- Task brief
Going through the records that follow, please count the lines with "site" in them and give only the count.

- Entries shown

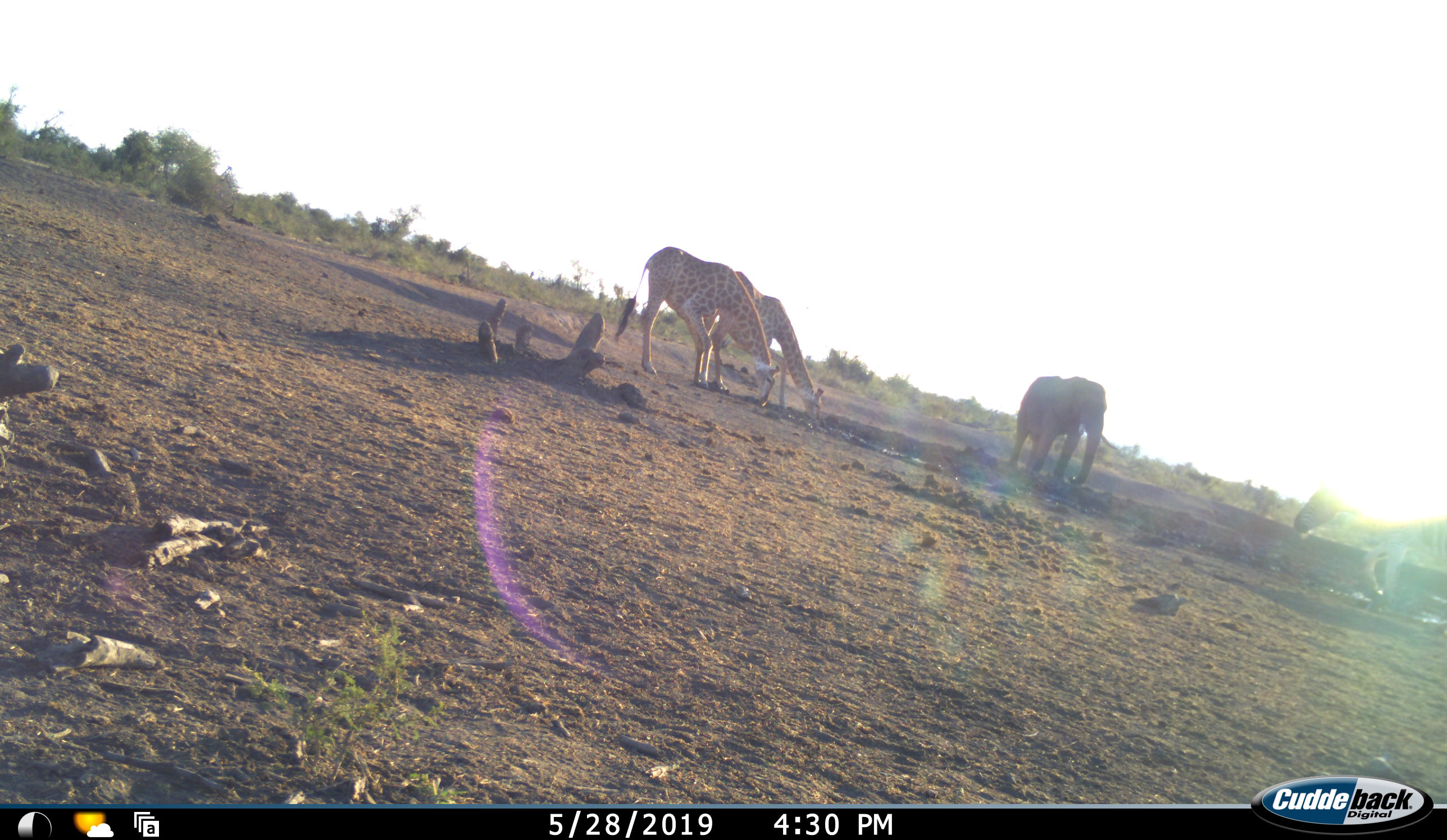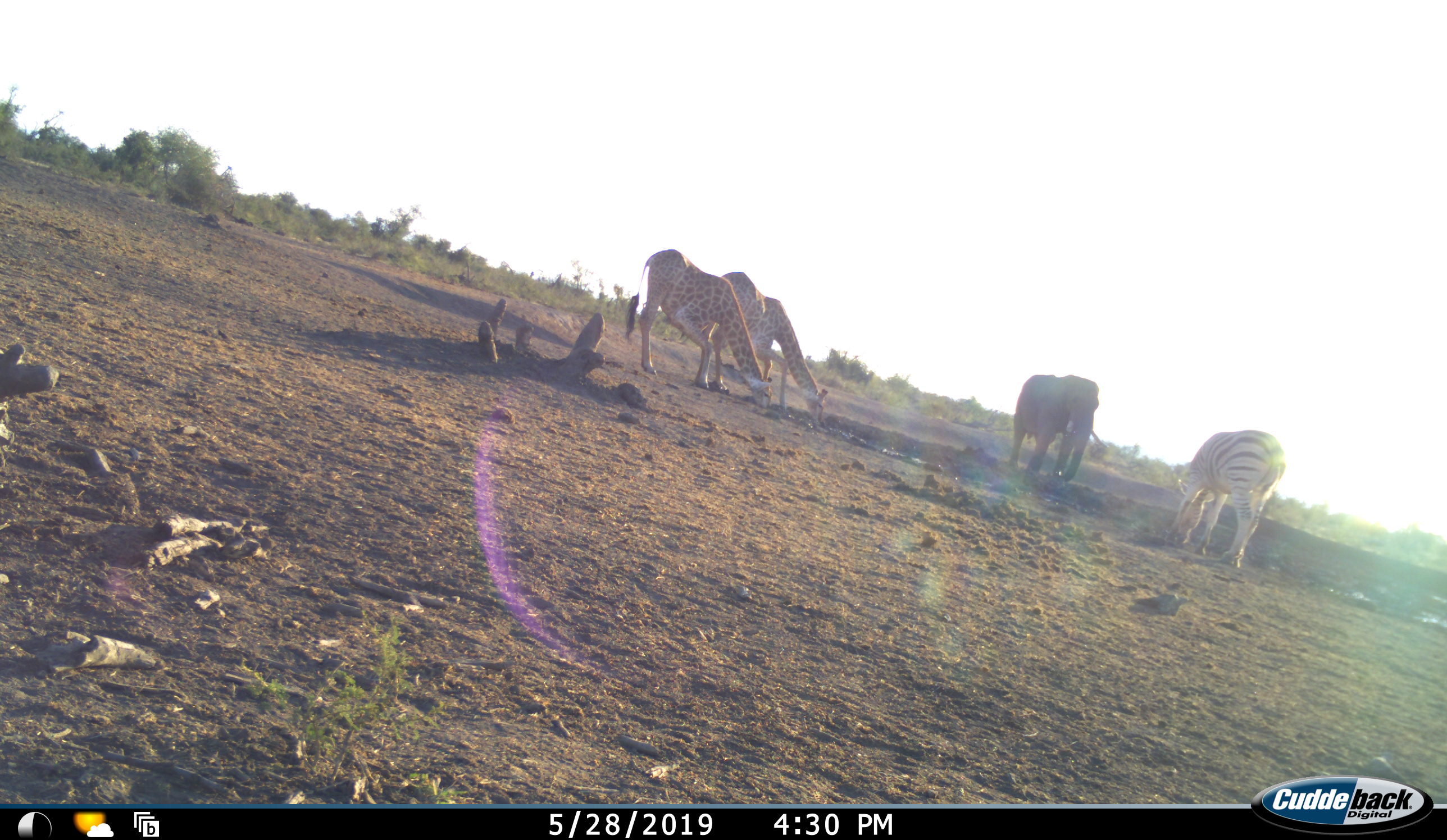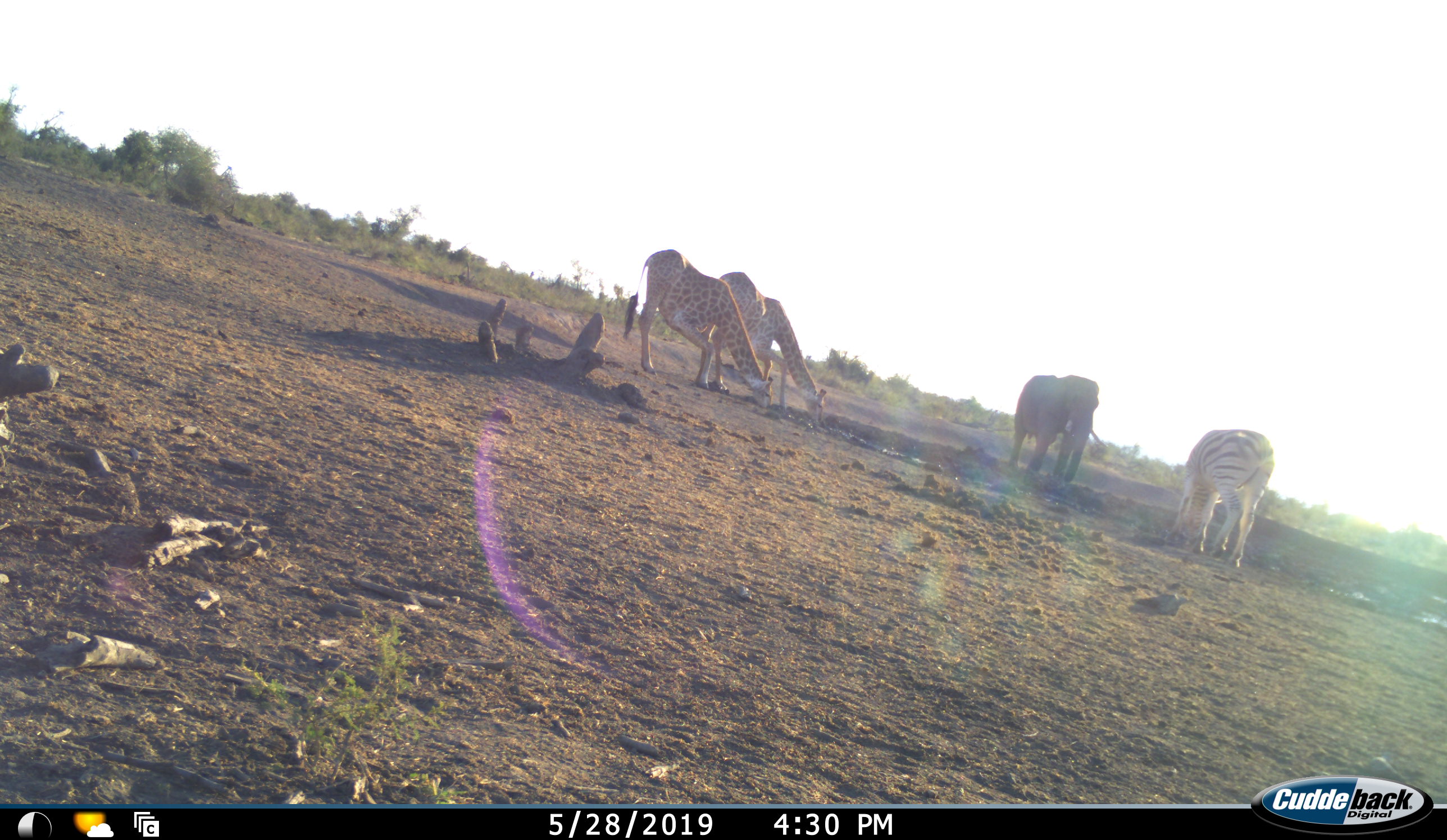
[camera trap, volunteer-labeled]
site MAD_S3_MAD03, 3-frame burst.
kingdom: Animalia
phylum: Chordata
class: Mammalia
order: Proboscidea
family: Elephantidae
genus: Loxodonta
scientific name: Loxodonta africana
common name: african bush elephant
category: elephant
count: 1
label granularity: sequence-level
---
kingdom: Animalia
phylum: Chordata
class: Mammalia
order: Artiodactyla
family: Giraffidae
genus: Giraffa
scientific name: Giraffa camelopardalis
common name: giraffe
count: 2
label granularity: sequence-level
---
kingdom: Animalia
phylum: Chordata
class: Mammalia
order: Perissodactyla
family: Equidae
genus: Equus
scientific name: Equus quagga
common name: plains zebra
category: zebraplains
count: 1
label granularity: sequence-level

--

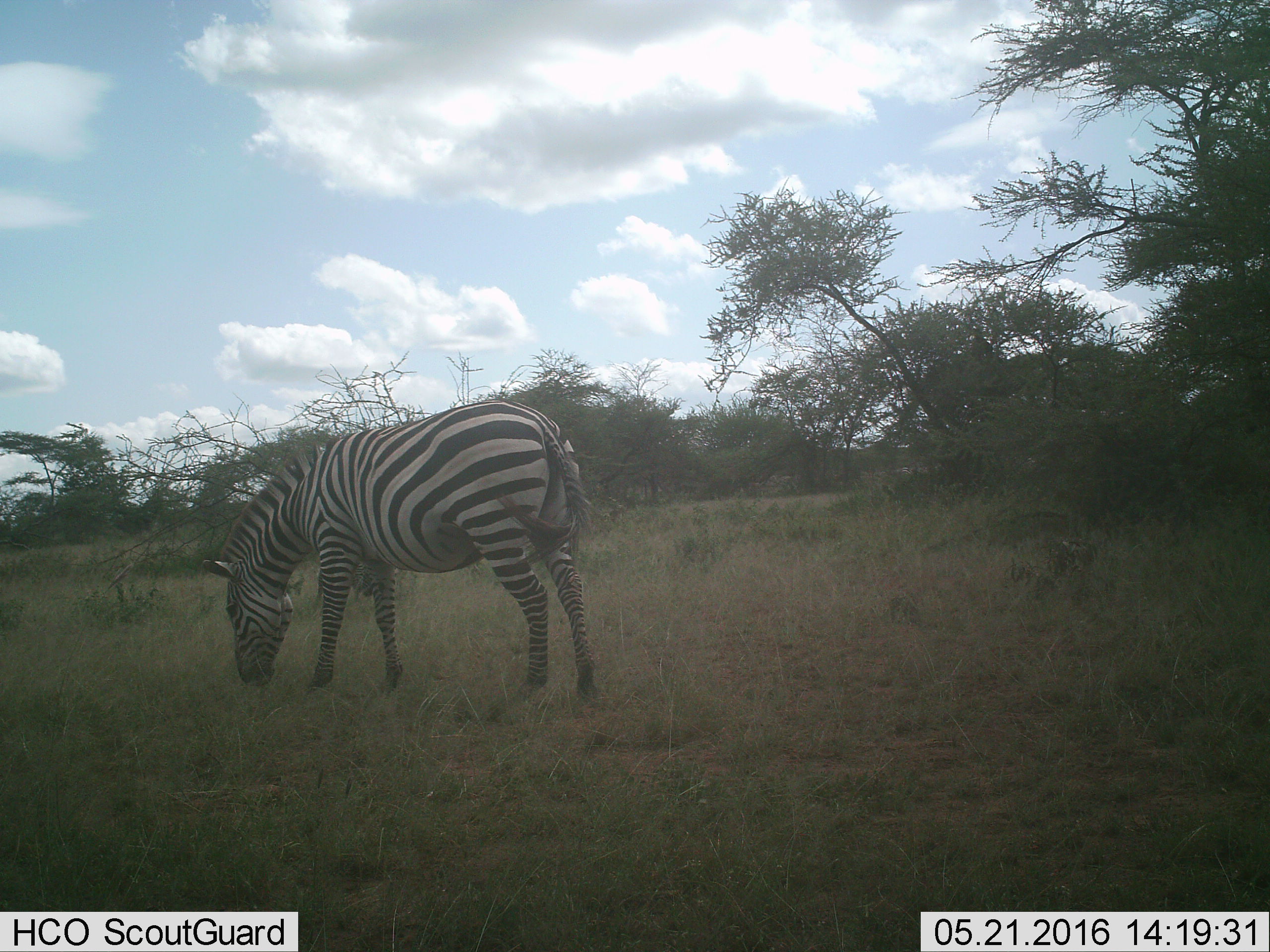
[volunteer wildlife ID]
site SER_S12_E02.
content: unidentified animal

...

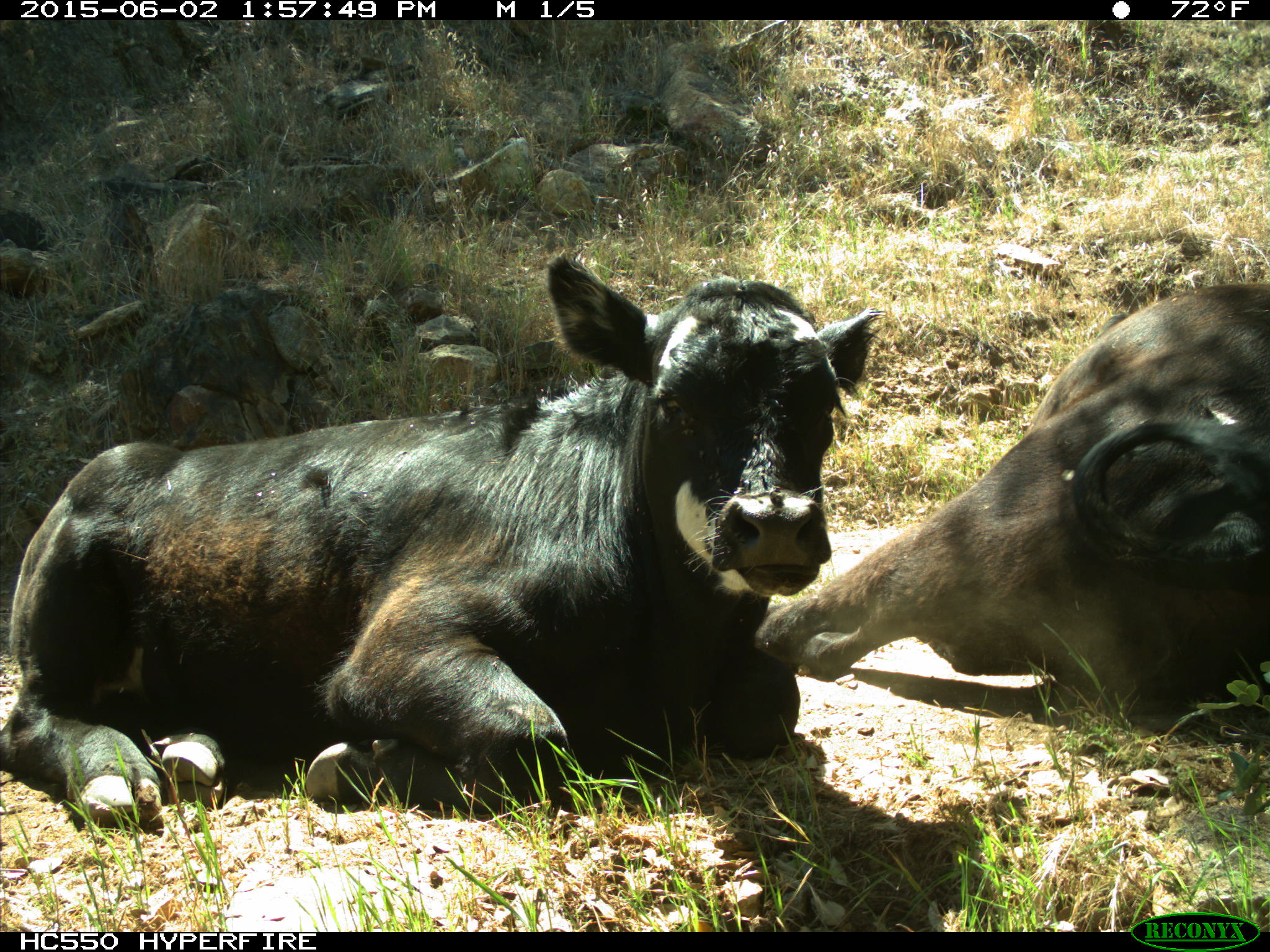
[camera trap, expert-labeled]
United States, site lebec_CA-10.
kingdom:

- Exercise solution
3